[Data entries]
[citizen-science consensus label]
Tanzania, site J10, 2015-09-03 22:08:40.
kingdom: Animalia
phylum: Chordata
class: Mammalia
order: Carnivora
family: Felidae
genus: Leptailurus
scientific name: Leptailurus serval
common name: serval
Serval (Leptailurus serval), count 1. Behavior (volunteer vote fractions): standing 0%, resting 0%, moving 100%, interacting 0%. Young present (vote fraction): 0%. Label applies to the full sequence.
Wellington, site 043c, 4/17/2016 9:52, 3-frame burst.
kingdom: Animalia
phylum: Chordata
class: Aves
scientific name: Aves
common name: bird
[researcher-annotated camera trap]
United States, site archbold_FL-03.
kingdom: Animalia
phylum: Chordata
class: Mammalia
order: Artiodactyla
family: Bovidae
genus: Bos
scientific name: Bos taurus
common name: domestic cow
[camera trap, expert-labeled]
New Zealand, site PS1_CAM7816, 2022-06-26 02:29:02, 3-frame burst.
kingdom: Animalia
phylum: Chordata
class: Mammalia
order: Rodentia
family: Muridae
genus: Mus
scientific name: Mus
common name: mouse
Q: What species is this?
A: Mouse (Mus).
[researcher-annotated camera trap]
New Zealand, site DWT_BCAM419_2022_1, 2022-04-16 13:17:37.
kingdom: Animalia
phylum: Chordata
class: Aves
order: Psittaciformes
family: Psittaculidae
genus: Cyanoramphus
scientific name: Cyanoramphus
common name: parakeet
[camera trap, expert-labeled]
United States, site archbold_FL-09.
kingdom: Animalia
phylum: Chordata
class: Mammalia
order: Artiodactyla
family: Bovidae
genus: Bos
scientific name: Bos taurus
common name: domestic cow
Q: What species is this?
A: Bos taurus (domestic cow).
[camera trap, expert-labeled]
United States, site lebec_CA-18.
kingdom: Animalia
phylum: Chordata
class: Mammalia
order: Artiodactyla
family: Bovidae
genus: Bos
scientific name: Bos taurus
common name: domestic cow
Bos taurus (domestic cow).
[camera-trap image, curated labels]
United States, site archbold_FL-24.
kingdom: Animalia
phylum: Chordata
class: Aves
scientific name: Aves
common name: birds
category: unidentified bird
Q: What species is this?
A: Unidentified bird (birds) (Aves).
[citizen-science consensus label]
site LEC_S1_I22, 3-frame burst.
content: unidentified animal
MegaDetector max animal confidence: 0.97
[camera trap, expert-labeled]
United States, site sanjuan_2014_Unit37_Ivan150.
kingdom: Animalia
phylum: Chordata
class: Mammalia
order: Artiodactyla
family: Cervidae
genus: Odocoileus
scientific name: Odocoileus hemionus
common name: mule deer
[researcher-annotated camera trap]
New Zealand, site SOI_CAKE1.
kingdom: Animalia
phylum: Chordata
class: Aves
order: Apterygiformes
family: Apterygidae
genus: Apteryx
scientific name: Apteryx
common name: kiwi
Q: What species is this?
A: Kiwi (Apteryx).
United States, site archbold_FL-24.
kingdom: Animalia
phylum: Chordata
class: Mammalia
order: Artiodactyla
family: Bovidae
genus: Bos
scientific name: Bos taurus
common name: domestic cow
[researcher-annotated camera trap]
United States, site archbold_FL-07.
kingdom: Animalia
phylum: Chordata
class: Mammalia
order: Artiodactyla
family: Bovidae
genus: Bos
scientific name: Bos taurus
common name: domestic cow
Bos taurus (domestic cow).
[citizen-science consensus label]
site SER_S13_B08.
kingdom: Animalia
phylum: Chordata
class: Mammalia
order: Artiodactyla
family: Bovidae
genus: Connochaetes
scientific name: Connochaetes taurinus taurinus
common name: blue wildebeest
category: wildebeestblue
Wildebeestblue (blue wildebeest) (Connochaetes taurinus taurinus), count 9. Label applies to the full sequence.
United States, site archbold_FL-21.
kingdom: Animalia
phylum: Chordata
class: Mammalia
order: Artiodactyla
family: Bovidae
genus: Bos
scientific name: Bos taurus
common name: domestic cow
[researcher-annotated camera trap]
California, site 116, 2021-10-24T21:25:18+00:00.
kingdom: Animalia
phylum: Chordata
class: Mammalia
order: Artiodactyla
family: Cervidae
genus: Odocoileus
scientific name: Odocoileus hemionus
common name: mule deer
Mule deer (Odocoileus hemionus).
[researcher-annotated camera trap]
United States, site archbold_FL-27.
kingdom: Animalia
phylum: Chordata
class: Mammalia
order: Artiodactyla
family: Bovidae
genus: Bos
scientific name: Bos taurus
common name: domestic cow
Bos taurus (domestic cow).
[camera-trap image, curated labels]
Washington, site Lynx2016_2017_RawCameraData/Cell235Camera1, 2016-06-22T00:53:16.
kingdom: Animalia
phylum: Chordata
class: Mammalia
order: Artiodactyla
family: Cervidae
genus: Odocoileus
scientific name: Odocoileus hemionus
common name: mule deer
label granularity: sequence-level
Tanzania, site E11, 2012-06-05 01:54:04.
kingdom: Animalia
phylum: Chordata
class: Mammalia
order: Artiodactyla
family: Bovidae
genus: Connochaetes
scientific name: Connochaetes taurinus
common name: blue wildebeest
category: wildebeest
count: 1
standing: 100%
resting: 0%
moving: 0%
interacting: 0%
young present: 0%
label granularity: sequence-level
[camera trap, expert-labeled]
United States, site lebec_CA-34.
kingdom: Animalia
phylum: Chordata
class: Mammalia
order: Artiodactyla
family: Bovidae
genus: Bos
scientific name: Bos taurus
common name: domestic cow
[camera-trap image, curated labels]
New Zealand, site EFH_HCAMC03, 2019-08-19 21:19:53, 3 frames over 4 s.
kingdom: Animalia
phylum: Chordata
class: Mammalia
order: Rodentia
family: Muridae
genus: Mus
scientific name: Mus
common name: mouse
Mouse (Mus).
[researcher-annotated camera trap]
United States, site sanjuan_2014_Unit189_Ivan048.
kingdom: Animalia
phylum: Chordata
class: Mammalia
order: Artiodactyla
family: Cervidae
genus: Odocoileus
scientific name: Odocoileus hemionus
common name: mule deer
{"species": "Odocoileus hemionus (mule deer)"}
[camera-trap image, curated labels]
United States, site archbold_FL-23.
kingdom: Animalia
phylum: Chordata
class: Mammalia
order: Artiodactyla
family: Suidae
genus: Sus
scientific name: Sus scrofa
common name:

TASK DIRECTIONS:
Please restate every record shown above, word for word.

RESPONSE TO THIS EXERCISE:
[citizen-science consensus label]
Tanzania, site J10, 2015-09-03 22:08:40.
kingdom: Animalia
phylum: Chordata
class: Mammalia
order: Carnivora
family: Felidae
genus: Leptailurus
scientific name: Leptailurus serval
common name: serval
Serval (Leptailurus serval), count 1. Behavior (volunteer vote fractions): standing 0%, resting 0%, moving 100%, interacting 0%. Young present (vote fraction): 0%. Label applies to the full sequence.
Wellington, site 043c, 4/17/2016 9:52, 3-frame burst.
kingdom: Animalia
phylum: Chordata
class: Aves
scientific name: Aves
common name: bird
[researcher-annotated camera trap]
United States, site archbold_FL-03.
kingdom: Animalia
phylum: Chordata
class: Mammalia
order: Artiodactyla
family: Bovidae
genus: Bos
scientific name: Bos taurus
common name: domestic cow
[camera trap, expert-labeled]
New Zealand, site PS1_CAM7816, 2022-06-26 02:29:02, 3-frame burst.
kingdom: Animalia
phylum: Chordata
class: Mammalia
order: Rodentia
family: Muridae
genus: Mus
scientific name: Mus
common name: mouse
Q: What species is this?
A: Mouse (Mus).
[researcher-annotated camera trap]
New Zealand, site DWT_BCAM419_2022_1, 2022-04-16 13:17:37.
kingdom: Animalia
phylum: Chordata
class: Aves
order: Psittaciformes
family: Psittaculidae
genus: Cyanoramphus
scientific name: Cyanoramphus
common name: parakeet
[camera trap, expert-labeled]
United States, site archbold_FL-09.
kingdom: Animalia
phylum: Chordata
class: Mammalia
order: Artiodactyla
family: Bovidae
genus: Bos
scientific name: Bos taurus
common name: domestic cow
Q: What species is this?
A: Bos taurus (domestic cow).
[camera trap, expert-labeled]
United States, site lebec_CA-18.
kingdom: Animalia
phylum: Chordata
class: Mammalia
order: Artiodactyla
family: Bovidae
genus: Bos
scientific name: Bos taurus
common name: domestic cow
Bos taurus (domestic cow).
[camera-trap image, curated labels]
United States, site archbold_FL-24.
kingdom: Animalia
phylum: Chordata
class: Aves
scientific name: Aves
common name: birds
category: unidentified bird
Q: What species is this?
A: Unidentified bird (birds) (Aves).
[citizen-science consensus label]
site LEC_S1_I22, 3-frame burst.
content: unidentified animal
MegaDetector max animal confidence: 0.97
[camera trap, expert-labeled]
United States, site sanjuan_2014_Unit37_Ivan150.
kingdom: Animalia
phylum: Chordata
class: Mammalia
order: Artiodactyla
family: Cervidae
genus: Odocoileus
scientific name: Odocoileus hemionus
common name: mule deer
[researcher-annotated camera trap]
New Zealand, site SOI_CAKE1.
kingdom: Animalia
phylum: Chordata
class: Aves
order: Apterygiformes
family: Apterygidae
genus: Apteryx
scientific name: Apteryx
common name: kiwi
Q: What species is this?
A: Kiwi (Apteryx).
United States, site archbold_FL-24.
kingdom: Animalia
phylum: Chordata
class: Mammalia
order: Artiodactyla
family: Bovidae
genus: Bos
scientific name: Bos taurus
common name: domestic cow
[researcher-annotated camera trap]
United States, site archbold_FL-07.
kingdom: Animalia
phylum: Chordata
class: Mammalia
order: Artiodactyla
family: Bovidae
genus: Bos
scientific name: Bos taurus
common name: domestic cow
Bos taurus (domestic cow).
[citizen-science consensus label]
site SER_S13_B08.
kingdom: Animalia
phylum: Chordata
class: Mammalia
order: Artiodactyla
family: Bovidae
genus: Connochaetes
scientific name: Connochaetes taurinus taurinus
common name: blue wildebeest
category: wildebeestblue
Wildebeestblue (blue wildebeest) (Connochaetes taurinus taurinus), count 9. Label applies to the full sequence.
United States, site archbold_FL-21.
kingdom: Animalia
phylum: Chordata
class: Mammalia
order: Artiodactyla
family: Bovidae
genus: Bos
scientific name: Bos taurus
common name: domestic cow
[researcher-annotated camera trap]
California, site 116, 2021-10-24T21:25:18+00:00.
kingdom: Animalia
phylum: Chordata
class: Mammalia
order: Artiodactyla
family: Cervidae
genus: Odocoileus
scientific name: Odocoileus hemionus
common name: mule deer
Mule deer (Odocoileus hemionus).
[researcher-annotated camera trap]
United States, site archbold_FL-27.
kingdom: Animalia
phylum: Chordata
class: Mammalia
order: Artiodactyla
family: Bovidae
genus: Bos
scientific name: Bos taurus
common name: domestic cow
Bos taurus (domestic cow).
[camera-trap image, curated labels]
Washington, site Lynx2016_2017_RawCameraData/Cell235Camera1, 2016-06-22T00:53:16.
kingdom: Animalia
phylum: Chordata
class: Mammalia
order: Artiodactyla
family: Cervidae
genus: Odocoileus
scientific name: Odocoileus hemionus
common name: mule deer
label granularity: sequence-level
Tanzania, site E11, 2012-06-05 01:54:04.
kingdom: Animalia
phylum: Chordata
class: Mammalia
order: Artiodactyla
family: Bovidae
genus: Connochaetes
scientific name: Connochaetes taurinus
common name: blue wildebeest
category: wildebeest
count: 1
standing: 100%
resting: 0%
moving: 0%
interacting: 0%
young present: 0%
label granularity: sequence-level
[camera trap, expert-labeled]
United States, site lebec_CA-34.
kingdom: Animalia
phylum: Chordata
class: Mammalia
order: Artiodactyla
family: Bovidae
genus: Bos
scientific name: Bos taurus
common name: domestic cow
[camera-trap image, curated labels]
New Zealand, site EFH_HCAMC03, 2019-08-19 21:19:53, 3 frames over 4 s.
kingdom: Animalia
phylum: Chordata
class: Mammalia
order: Rodentia
family: Muridae
genus: Mus
scientific name: Mus
common name: mouse
Mouse (Mus).
[researcher-annotated camera trap]
United States, site sanjuan_2014_Unit189_Ivan048.
kingdom: Animalia
phylum: Chordata
class: Mammalia
order: Artiodactyla
family: Cervidae
genus: Odocoileus
scientific name: Odocoileus hemionus
common name: mule deer
{"species": "Odocoileus hemionus (mule deer)"}
[camera-trap image, curated labels]
United States, site archbold_FL-23.
kingdom: Animalia
phylum: Chordata
class: Mammalia
order: Artiodactyla
family: Suidae
genus: Sus
scientific name: Sus scrofa
common name:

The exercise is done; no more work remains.